BEIJING – Tencent Holdings, a leading homegrown technology company, debuted its much-awaited universal large language model Hunyuan on Thursday, as Chinese enterprises strive to gain a foothold in the global artificial intelligence race.

Hunyuan has a scale of over 100 billion parameters and pre-training data of over 2 trillion tokens, two standards used to measure the power of AI models, said Dowson Tong, senior executive vice-president of Tencent.

Hunyuan can support a wide array of functions, including creating content and images, text recognition and generating relevant meeting minutes, Tong said at the Tencent Global Digital Ecosystem Summit on Thursday.

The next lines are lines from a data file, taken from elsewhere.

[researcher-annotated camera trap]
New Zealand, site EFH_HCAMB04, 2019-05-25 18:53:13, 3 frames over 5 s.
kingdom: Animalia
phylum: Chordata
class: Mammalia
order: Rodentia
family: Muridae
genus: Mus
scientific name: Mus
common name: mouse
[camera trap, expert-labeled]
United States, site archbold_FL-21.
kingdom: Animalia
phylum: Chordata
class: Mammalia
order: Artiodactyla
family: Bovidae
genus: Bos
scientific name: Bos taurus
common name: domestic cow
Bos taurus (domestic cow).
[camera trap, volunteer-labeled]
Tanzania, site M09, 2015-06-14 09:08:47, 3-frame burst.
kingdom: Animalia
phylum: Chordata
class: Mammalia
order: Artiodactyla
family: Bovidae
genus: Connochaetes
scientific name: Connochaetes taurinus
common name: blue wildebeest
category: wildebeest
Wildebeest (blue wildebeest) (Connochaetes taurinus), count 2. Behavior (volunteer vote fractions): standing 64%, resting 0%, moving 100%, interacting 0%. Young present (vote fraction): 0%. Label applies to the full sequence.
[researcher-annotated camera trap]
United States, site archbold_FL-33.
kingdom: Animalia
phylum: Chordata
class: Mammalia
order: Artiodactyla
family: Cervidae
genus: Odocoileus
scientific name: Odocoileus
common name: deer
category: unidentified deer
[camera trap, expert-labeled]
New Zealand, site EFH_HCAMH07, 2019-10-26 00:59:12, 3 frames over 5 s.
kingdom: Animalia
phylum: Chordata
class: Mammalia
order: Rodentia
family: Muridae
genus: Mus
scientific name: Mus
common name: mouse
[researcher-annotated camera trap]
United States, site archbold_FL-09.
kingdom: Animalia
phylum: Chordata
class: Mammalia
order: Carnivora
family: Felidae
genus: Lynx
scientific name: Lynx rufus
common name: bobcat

The latest model has, he said, been already connected to more than 50 of Tencent’s own products and services, such as WeChat search, cloud, advertising, gaming, financial technology, online meeting and documents.

With Tencent the latest to join the list, nearly all leading Chinese internet companies, including Baidu, Alibaba Group, JD and ByteDance, have jumped on the AI-powered LLM bandwagon. By July-end, there were more than 130 LLMs in China and “a new era of a hundred models has begun”, said Jiang Jie, Tencent’s vice-president, at the summit.

He said Hunyuan was better than OpenAI’s GPT-4 in areas such as writing lengthy Chinese text and solving certain math problems.

Last month, Beijing granted the first batch of approvals for generative AI services and gave the green light to eight technology firms, including AI firm SenseTime Group, to offer ChatGPT-like chatbots to the public.

“The US counterparts have put more emphasis on the research and development of underlying technology and its groundbreaking innovations. It is a world leader in both hardware and deep-learning frameworks,” said Zhou Yu, chairman of Beijing Fanyu Technology Co Ltd, a leading provider of natural language processing products and services.

“China, on the other hand, focuses more on applications. And Chinese companies are better at adapting technology to various industries and commercializing its various applications. They are more flexible in creating personalized products and innovations, especially in niche sectors,” she added.

As the global AI race becomes increasingly fierce, Chinese companies should continue to strengthen investment and research in AI for self-reliance, said Liu Dian, a senior researcher at the China Institute of Fudan University.